Depuis plusieurs siècles, nous avons une vision du monde plutôt analytique, héritée du raisonnement des Grecs de l’Antiquité, qui ont pensé à tout quantifier, à catégoriser, à classer et à comprendre séparément les différents domaines de la connaissance. C’est grâce à la pensée analytique que les différents champs disciplinaires de la science moderne ont pu voir le jour : physique, chimie, biologie, géologie, histoire, etc. Toutefois, une pensée strictement analytique, bien qu’elle puisse nous amener à comprendre les choses de manière extrêmement précise, peut parfois nous imposer des œillères et nous empêcher d’inclure certaines données ou phénomènes influents dans notre objet d’études ou face à une problématique.

Bien que les sciences ne soient pas strictement analytiques, certaines d’entre elles intègrent de plus en plus une approche holistique dans leur manière d’aborder leur domaine d’étude. L’écologie par exemple est une excellente manifestation de la réunion des approches analytique et holistique. Cette science se base sur l’échantillonnage, la quantification et le calcul, mais elle prend toutefois en compte les influences d’une culture ou d’un phénomène sur les autres facettes de la nature ou des sociétés.

Par exemple, en écologie, on ne se contentera pas de découvrir comment maximiser la production d’un légume.
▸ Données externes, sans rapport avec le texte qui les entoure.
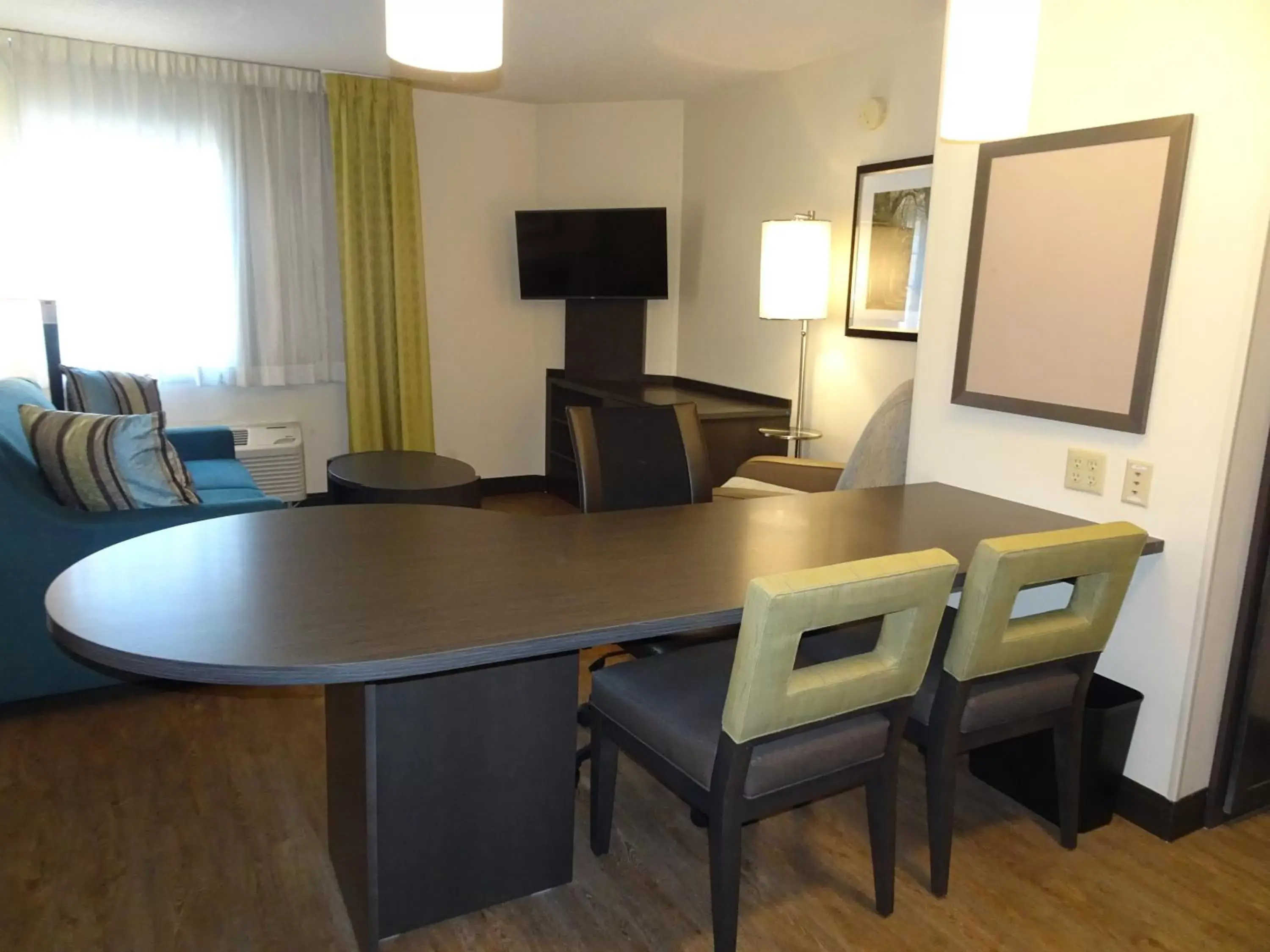 Photo of the whole room, TV/Entertainment Center in Candlewood Suites Richmond West End Short Pump, an IHG Hotel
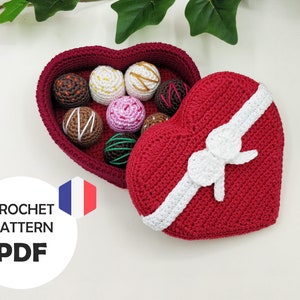 May include: A crocheted heart-shaped box with a white bow and lid open to reveal a collection of crocheted chocolate candies inside.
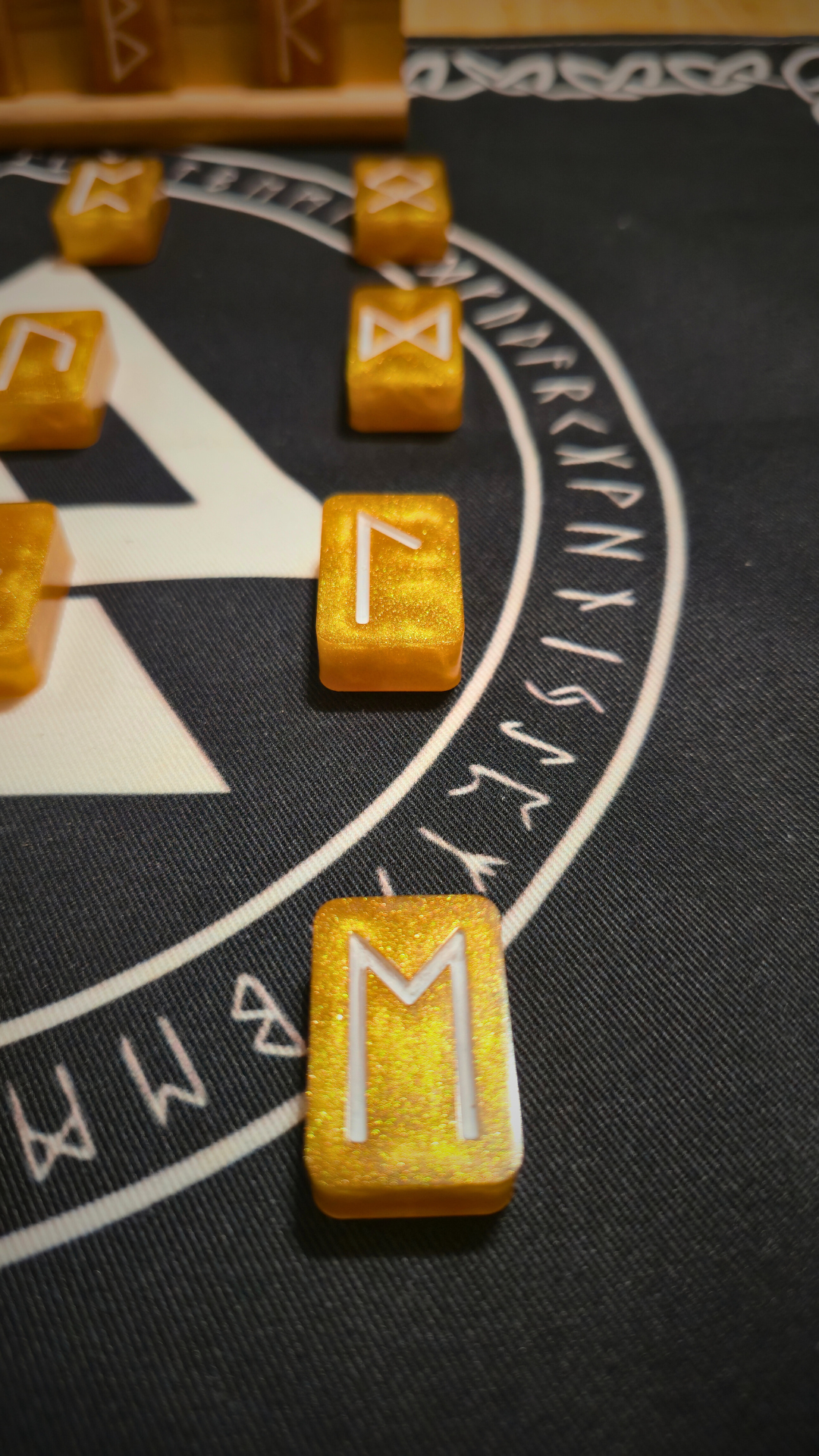 Close-up of Asgardian Gold Ingot Runestone Set: handcrafted gold resin ingots engraved with white Elder Futhark runes, arranged on a black rune cloth featuring a white Valknut symbol and circular runic border.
Plutôt, on pensera aux effets de sa production, sur la terre, les plans d’eau, l’atmosphère et les sociétés.

En définitive, notre approche analytique, qui nous permet de connaître le fonctionnement de chacune des cultures, gagnerait-elle à s’intégrer davantage à une vision holistique des sciences agricoles, permettant par le fait même d’apporter une solution aux différents enjeux auxquels nos sociétés feront face dans les décennies à venir?

Les questions qui restent en suspens : est-ce que la technique des trois sœurs pourrait se faire à grande échelle? Pourrions-nous appliquer la technique à d’autres amalgames de fruits et légumes? Est-ce que les monocultures devraient être abandonnées ou à tout le moins repensées?